As well as testing, Evers says the state needs to conduct thorough contact tracing to find those who have been in close contact with someone who has the virus.

“That is the only way that we’re going to really not only bend the curve, but actually start to reduce the number of people showing positive on a test,” Evers said.

Even as testing and contact tracing increase, Evers said the world will look “very different” until a vaccine is found. And as the world navigates the “new normal,” he says education will be critical.

Evers said he will continue to make education a priority and find a way to keep it funded, by looking for revenue streams that could increase state funding, beyond federal assistance.

State Rep. Katrina Shankland, D-Stevens Point, said her office is having conversations with the UW System about how the state legislature can help.

At the state level, Shankland said the only COVID-19 relief bill that’s been passed did not include UW System funding. She said her Democratic colleagues proposed an amendment to the bill that would have included UW System funding, but it failed on a party line vote.

In terms of preparing the biennial budget for state money, she said lawmakers don’t know what next year’s revenue projections will look like. She says the budget needs to look at how to use federal funds efficiently, and how to appropriate Wisconsin’s General Purpose Revenue in a smart way.

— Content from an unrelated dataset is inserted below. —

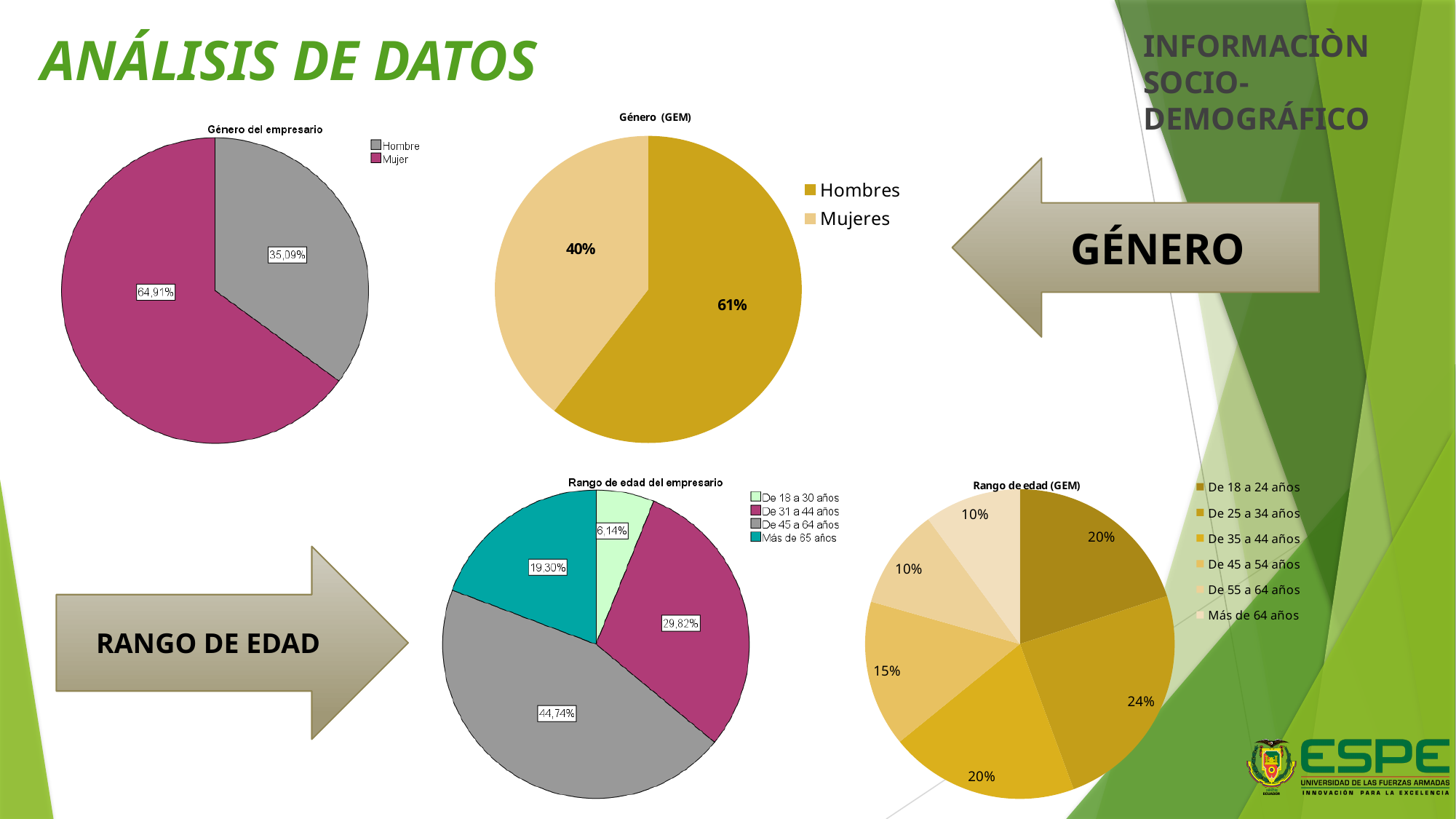
In the 'Género (GEM)' pie chart, what percentage is shown for Mujeres? 40% In the 'Género del empresario' pie chart, what percentage is shown for Mujer? 64,91% In the 'Rango de edad del empresario' pie chart, what is the difference between the shares for 'De 31 a 44 años' and 'Más de 65 años'? 10,52% What type of chart is 'Género del empresario'? Pie chart In the 'Rango de edad (GEM)' pie chart, what percentage is shown for 'De 25 a 34 años'? 24% In the 'Género del empresario' pie chart, what percentage is shown for Hombre? 35,09% In the 'Género (GEM)' pie chart, what percentage is shown for Hombres? 61% In the 'Género (GEM)' pie chart, which category has the larger share, Hombres or Mujeres? Hombres In the 'Rango de edad del empresario' pie chart, which age range has the smallest share? De 18 a 30 años How many categories does the legend of the 'Rango de edad (GEM)' chart list? 6 In the 'Rango de edad del empresario' pie chart, what percentage is shown for 'De 45 a 64 años'? 44,74% How many categories does the 'Rango de edad del empresario' pie chart have? 4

Shankland said funding for higher education cannot fall as much as it did during the Great Recession and that lawmakers need to provide adequate resources to keep higher education affordable.

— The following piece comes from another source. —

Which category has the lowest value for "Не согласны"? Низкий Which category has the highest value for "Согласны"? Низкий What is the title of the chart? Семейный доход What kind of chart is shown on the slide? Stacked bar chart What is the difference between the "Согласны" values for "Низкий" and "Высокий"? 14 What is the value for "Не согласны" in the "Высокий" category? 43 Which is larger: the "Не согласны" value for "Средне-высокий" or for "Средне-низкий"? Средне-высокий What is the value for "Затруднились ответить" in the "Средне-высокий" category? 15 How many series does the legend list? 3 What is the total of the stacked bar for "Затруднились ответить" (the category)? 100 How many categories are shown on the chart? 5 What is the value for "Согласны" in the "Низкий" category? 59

“Now is not the time to balance budgets on the back of students who are struggling to make ends meet,” Shankland said. “Let’s also make sure our lawmakers recognize the importance of higher education, especially when there’s a high unemployment rate, [because] that’s when folks tend to go back to and use higher education for their personal development.”

At the system level, Regent Karen Walsh said moving an entire semester online in a quick matter of time to prevent the spread of COVID-19 was a tremendous accomplishment for faculty and staff.

“I think everyone understands that the ground underneath us has shifted and the odds that it’s going to shift back exactly the same way are virtually zero,” Walsh said. “So the question is how do we move forward?”

Walsh said the pandemic gives the UW System an opportunity to rebuild and become Wisconsin’s engine for economic recovery for the next 10 to 20 years.
She says businesses will rely on the system as workers who have been displaced need to retool their skills through higher education.

To continue to provide quality higher education through the uncertainty of the pandemic, Walsh said the system will need everyone’s best creative efforts.

“We know we have to make changes, we know we can’t protect everybody from that change,” Walsh said. “I hope that chancellors, as they make decisions on their own campuses, understand that faculty input to these decisions is incredibly important.